TEXT BLOCK.
++++++

Take Control of Autonomous Haulage Stoppages with Powerful HRE

Australia
Take Control of Autonomous Haulage Stoppages with Powerful HRE 32% reduction in AHS-related stoppages, leading to improved productivity, reduced maintenance costs, and enhanced operational efficiency.

The Task

A mining operation was experiencing significant disruptions after its recent transition to an autonomous haulage system (AHS). Frequent stoppages due to various factors were hindering productivity and negatively impacting overall operations. To address these issues, the company implemented Haul Road Explorer (HRE) to help optimise its autonomous haulage systems and obtain the highest value possible.

Challenge

Following the transition from conventional to automated operational processes, the site was facing some issues with its new autonomous trucks. Due to the enhanced safety features and the lack of onboard human judgement, trucks would frequently stop across the site for a variety of reasons. For example, if a truck detected an object in the road, it would stop until it was cleared. A human driver would simply drive around the obstacle. This issue becomes particularly prevalent when perceived obstacles are identified to be vegetation, cables or wheel ruts, causing unnecessary and widespread stoppages.

It was important to better understand these stoppage events and gain deeper insight into them, in order to highlight their spatial distributions, resultant production losses and the areas of greatest concern.

++++++

Data items:
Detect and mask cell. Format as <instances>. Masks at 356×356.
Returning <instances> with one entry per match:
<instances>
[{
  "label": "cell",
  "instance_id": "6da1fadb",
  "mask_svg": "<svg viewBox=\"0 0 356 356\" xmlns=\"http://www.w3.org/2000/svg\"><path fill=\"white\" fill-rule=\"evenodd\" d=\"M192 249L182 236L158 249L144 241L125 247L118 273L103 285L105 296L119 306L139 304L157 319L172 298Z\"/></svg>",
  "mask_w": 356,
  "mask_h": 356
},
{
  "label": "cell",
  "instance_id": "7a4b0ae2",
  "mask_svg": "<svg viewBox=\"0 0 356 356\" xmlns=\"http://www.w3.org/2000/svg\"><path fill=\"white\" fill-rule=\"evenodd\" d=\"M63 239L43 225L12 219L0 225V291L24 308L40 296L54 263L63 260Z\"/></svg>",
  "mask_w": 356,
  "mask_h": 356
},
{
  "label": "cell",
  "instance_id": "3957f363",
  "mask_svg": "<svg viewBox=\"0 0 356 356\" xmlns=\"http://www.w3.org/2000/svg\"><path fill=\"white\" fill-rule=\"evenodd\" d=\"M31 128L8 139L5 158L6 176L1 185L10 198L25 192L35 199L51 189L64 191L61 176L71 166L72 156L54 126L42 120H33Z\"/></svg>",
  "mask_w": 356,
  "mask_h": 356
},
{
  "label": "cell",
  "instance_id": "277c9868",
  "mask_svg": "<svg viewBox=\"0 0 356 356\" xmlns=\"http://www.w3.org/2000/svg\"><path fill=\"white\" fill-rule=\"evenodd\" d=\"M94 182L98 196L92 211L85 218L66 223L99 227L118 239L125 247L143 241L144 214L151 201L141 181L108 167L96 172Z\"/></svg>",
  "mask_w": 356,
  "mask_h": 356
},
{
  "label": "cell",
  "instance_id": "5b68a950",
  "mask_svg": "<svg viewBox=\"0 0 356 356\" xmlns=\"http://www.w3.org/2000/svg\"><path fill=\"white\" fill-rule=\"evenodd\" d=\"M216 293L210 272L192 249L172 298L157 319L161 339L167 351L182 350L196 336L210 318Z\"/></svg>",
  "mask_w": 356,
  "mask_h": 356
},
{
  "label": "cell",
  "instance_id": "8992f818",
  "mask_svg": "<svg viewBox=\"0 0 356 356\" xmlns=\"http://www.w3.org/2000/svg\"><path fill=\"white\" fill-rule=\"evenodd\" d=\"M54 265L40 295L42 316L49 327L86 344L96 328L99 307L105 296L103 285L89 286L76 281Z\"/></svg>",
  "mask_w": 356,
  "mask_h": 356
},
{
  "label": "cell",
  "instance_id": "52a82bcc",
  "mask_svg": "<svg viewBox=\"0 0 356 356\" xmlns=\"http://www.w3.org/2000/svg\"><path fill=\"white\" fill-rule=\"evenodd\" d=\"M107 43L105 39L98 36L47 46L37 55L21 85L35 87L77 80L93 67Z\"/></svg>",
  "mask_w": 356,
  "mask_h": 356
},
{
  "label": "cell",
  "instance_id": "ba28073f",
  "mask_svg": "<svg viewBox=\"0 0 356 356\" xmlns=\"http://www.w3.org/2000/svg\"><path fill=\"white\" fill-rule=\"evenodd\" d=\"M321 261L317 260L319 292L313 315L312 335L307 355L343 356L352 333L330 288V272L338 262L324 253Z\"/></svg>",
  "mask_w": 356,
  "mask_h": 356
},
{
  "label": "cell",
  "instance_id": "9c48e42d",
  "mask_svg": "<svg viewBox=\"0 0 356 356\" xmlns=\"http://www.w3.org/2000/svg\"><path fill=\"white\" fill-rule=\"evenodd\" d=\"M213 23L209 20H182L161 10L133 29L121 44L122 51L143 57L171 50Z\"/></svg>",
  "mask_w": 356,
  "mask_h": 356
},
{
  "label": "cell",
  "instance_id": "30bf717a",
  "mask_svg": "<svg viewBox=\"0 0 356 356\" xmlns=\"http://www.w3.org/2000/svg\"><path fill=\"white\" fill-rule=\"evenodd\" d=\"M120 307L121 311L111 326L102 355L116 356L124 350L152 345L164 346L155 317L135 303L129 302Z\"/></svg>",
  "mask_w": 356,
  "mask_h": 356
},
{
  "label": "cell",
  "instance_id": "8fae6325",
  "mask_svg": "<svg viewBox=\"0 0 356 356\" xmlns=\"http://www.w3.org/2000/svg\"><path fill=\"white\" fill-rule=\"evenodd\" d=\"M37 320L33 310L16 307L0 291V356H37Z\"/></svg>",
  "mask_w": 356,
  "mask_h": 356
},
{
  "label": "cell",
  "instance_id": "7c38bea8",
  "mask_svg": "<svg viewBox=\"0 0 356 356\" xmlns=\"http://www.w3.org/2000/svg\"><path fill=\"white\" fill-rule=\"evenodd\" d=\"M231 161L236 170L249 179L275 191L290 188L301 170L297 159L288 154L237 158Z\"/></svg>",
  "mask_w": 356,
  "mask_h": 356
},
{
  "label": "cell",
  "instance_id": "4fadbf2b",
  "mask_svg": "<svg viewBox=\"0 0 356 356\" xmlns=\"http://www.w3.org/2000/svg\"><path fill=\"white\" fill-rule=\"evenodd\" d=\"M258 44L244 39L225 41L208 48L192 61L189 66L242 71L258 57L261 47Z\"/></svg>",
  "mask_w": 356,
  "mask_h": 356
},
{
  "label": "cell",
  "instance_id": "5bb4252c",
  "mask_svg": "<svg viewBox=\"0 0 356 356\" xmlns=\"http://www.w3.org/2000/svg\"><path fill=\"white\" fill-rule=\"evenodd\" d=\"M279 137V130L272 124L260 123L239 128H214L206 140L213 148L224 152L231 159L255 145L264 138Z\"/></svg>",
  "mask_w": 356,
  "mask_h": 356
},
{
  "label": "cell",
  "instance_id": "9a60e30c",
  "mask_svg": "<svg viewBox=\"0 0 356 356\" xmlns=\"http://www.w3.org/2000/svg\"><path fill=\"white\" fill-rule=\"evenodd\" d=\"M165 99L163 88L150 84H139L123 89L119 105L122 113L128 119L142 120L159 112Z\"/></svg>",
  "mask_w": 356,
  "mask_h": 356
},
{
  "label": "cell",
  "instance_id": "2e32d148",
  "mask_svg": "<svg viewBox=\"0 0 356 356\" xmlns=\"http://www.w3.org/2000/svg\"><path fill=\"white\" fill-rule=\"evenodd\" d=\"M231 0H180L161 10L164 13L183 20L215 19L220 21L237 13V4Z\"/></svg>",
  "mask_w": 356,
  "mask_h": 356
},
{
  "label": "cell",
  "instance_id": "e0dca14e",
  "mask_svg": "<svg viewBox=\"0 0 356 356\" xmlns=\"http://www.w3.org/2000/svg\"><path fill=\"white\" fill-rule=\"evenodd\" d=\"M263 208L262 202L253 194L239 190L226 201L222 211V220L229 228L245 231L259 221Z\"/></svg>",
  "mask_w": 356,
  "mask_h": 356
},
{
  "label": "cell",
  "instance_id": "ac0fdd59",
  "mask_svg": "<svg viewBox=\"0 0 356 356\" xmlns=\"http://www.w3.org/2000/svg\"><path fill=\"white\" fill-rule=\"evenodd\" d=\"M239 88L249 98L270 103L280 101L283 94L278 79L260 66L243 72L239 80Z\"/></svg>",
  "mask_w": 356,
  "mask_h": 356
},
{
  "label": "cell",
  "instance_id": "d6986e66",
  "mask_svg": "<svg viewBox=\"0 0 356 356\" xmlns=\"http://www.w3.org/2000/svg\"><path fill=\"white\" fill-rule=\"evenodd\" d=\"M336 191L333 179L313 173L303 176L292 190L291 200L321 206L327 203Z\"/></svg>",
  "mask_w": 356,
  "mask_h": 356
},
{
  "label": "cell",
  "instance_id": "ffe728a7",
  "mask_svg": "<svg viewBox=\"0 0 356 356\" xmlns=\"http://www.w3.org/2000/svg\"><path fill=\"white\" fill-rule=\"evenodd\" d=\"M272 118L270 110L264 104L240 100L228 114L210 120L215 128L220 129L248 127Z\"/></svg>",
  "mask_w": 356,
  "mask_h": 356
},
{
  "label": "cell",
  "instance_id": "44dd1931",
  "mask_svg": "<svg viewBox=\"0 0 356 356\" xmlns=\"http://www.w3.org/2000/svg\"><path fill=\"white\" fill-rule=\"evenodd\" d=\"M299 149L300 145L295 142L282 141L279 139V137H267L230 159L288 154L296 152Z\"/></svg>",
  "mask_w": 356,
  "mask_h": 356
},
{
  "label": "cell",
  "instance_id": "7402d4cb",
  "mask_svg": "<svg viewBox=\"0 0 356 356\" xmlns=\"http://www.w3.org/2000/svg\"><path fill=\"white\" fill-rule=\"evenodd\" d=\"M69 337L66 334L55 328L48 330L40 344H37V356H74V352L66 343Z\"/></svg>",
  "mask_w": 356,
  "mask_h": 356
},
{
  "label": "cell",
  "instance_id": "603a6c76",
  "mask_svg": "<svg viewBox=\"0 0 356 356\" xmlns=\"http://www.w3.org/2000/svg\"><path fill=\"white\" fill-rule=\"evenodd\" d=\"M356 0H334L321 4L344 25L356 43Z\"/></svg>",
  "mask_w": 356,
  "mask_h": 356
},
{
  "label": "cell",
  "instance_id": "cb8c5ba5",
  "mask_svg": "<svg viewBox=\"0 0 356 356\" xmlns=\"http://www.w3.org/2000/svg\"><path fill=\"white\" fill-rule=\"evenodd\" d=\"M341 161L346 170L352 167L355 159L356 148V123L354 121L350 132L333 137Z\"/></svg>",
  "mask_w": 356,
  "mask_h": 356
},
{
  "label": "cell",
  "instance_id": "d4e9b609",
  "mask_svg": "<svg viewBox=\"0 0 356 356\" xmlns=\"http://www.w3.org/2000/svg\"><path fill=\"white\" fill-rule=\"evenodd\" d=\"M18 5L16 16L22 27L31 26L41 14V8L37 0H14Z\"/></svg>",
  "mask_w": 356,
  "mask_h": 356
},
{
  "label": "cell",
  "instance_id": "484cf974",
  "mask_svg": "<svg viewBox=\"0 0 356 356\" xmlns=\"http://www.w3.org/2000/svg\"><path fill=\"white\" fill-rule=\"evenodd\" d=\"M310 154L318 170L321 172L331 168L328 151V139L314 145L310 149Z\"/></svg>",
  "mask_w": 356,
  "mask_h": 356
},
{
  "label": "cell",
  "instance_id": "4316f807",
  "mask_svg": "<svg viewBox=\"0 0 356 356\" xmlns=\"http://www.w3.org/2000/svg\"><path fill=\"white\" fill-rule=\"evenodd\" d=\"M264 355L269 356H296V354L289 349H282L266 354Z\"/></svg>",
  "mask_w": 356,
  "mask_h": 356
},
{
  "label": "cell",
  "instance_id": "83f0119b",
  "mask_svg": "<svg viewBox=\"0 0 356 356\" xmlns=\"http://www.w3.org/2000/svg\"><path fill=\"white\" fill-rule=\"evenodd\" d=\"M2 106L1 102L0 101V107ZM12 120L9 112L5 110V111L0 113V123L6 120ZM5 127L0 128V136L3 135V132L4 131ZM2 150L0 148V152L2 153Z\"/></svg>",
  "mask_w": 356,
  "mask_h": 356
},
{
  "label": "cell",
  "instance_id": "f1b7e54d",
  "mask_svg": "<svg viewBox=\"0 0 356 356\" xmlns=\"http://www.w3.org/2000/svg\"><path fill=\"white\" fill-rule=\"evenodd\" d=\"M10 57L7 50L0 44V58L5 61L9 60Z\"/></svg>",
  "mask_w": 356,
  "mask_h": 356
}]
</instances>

++++++

TO-DO LIST.
A - Can you set down word for word the haulage stoppage case study from "Following the transition" up to and including "and widespread stoppages."?
B - Which lines of the listing contain the string "instances"? Select every one of them, treating uppercase and lowercase as different.

THE RESPONSES.
A -
Following the transition from conventional to automated operational processes, the site was facing some issues with its new autonomous trucks. Due to the enhanced safety features and the lack of onboard human judgement, trucks would frequently stop across the site for a variety of reasons. For example, if a truck detected an object in the road, it would stop until it was cleared. A human driver would simply drive around the obstacle. This issue becomes particularly prevalent when perceived obstacles are identified to be vegetation, cables or wheel ruts, causing unnecessary and widespread stoppages.

B -
Detect and mask cell. Format as <instances>. Masks at 356×356.
Returning <instances> with one entry per match:
<instances>
</instances>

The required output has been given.